First of all, I think CMake is an excellent build-tool. It has in my opinion by far the best support for multi-platform-builds and has a powerful mechanism for finding 3rd-party libraries. Combined with CPack it even provides reasonable options for packaging and installation. Some hints and possible problems:

  1. Always aim for out-of-source builds: An obvious one: It can be difficult for a project designed for in-source builds to get it built out-of-source. So, if you can design it from the start, aim for out-of-source builds.

  2. Syntax: The syntax can be bizarre with a lot of strange quirks, although this is getting better since the 2.6 and 2.8 versions.

  3. Caching of variables. CMake keeps track of a cache of variables and settings and sometimes this can be a problem when rebuilding something. Try to remove the CMakeCache.txt (or clean your out-of-source build-directory) and rebuild. This one is also mentioned by DarenW.

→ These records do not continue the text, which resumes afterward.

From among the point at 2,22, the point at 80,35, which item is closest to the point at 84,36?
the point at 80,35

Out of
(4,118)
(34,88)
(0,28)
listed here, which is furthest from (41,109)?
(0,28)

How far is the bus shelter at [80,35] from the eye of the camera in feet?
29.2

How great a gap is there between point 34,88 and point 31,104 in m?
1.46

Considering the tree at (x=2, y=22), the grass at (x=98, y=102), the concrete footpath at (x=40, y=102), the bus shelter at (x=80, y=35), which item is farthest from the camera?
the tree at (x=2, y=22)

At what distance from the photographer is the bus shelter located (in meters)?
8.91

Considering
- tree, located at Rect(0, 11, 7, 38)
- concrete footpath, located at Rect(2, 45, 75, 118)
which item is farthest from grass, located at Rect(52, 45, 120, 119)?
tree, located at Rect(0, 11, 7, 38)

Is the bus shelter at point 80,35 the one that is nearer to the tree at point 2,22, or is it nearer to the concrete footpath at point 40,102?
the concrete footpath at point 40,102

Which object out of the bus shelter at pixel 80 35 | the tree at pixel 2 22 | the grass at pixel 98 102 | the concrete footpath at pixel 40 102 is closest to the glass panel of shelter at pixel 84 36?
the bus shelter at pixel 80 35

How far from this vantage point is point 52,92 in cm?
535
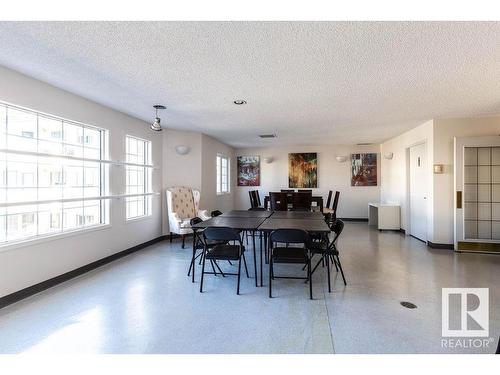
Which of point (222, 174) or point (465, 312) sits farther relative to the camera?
point (222, 174)

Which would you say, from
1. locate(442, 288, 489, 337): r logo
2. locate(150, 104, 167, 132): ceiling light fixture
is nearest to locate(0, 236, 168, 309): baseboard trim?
locate(150, 104, 167, 132): ceiling light fixture

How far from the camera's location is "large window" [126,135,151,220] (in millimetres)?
5023

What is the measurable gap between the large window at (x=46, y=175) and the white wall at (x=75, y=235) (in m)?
0.14

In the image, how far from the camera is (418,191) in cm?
600

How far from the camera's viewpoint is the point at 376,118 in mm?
4953

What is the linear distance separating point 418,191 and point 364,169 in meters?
2.70

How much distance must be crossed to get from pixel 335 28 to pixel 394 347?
2.51 meters

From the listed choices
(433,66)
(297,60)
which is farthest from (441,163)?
(297,60)

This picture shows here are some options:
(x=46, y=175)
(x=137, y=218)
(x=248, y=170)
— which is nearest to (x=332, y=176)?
(x=248, y=170)

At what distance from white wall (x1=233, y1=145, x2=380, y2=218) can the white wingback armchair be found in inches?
150

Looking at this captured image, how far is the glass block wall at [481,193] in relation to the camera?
4.86 m

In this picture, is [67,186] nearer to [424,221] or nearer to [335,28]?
[335,28]

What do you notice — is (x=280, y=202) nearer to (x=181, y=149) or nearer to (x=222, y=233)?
(x=181, y=149)

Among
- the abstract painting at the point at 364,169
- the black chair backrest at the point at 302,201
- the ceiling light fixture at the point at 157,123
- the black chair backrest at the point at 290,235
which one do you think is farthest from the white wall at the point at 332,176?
the black chair backrest at the point at 290,235
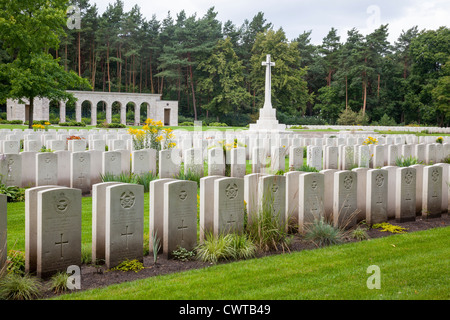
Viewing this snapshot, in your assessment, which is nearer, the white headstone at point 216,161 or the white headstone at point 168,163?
the white headstone at point 168,163

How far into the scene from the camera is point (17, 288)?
12.8 ft

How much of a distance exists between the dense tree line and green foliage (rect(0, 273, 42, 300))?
A: 47.0 meters

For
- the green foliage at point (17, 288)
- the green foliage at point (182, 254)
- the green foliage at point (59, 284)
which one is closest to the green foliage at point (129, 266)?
the green foliage at point (182, 254)

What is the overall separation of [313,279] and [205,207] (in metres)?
1.73

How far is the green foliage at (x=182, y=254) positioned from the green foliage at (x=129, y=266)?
0.47m

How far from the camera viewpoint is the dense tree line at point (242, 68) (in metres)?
51.3

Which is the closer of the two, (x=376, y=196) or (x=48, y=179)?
(x=376, y=196)

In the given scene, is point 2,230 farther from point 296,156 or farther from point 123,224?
point 296,156

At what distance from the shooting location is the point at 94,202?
4.75 m

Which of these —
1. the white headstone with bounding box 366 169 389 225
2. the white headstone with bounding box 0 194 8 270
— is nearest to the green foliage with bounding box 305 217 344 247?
the white headstone with bounding box 366 169 389 225

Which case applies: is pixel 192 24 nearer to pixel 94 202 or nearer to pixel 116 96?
pixel 116 96

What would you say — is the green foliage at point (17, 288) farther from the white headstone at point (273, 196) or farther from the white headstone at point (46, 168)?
the white headstone at point (46, 168)

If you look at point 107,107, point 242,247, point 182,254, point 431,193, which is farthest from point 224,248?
point 107,107

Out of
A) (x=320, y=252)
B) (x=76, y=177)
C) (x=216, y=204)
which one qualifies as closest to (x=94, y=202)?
(x=216, y=204)
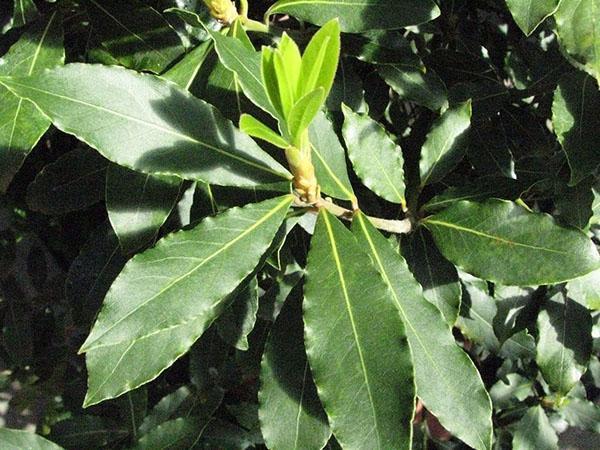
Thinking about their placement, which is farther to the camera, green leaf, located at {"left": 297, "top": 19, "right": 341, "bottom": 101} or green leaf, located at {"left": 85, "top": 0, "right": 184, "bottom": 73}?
green leaf, located at {"left": 85, "top": 0, "right": 184, "bottom": 73}

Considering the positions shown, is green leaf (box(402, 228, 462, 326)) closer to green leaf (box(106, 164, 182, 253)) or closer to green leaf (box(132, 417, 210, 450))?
green leaf (box(106, 164, 182, 253))

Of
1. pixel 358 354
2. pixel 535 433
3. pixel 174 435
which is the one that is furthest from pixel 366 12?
pixel 535 433

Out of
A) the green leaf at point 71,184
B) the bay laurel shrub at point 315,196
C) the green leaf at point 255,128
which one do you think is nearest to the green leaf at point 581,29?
the bay laurel shrub at point 315,196

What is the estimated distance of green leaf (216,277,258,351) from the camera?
932 mm

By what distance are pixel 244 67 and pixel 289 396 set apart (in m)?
0.40

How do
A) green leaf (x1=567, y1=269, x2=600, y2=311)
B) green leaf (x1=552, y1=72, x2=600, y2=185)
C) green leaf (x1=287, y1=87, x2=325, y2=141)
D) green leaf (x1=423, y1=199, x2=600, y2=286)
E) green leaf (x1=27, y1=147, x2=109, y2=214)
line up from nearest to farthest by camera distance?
green leaf (x1=287, y1=87, x2=325, y2=141) → green leaf (x1=423, y1=199, x2=600, y2=286) → green leaf (x1=552, y1=72, x2=600, y2=185) → green leaf (x1=567, y1=269, x2=600, y2=311) → green leaf (x1=27, y1=147, x2=109, y2=214)

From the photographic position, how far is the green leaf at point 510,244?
761mm

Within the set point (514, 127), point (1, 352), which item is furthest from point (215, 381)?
point (514, 127)

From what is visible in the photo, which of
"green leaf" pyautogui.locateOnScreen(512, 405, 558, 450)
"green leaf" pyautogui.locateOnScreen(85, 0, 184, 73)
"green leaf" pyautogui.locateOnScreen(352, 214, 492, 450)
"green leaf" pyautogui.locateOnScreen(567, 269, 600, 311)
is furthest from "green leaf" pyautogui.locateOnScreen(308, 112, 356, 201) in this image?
"green leaf" pyautogui.locateOnScreen(512, 405, 558, 450)

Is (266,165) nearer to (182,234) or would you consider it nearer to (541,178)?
(182,234)

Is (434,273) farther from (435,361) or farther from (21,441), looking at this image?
(21,441)

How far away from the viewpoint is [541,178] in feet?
3.21

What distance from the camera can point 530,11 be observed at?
2.57ft

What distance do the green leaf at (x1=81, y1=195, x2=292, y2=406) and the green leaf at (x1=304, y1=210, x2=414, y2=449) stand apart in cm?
8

  4. Finding and configuring 3rd-party libraries: If you have a large project depending on several libraries (your own or 3rd-party), this will likely be the most troublesome.

    • I seriously recommend diving into the find_package command. It is very powerful, but fully depends on the quality of the FindXXX.cmake files. Especially when building on multiple platforms (mostly Windows and Mac), these files may require some tweaking or you may need to write your own.

    • Problems with linking libraries like debugging "undefined references" or mismatches between debug|release or static|shared can be difficult to debug. Especially with 3rd-party libraries these problems may be caused by incorrect 3rd-party FindXXX.cmake files...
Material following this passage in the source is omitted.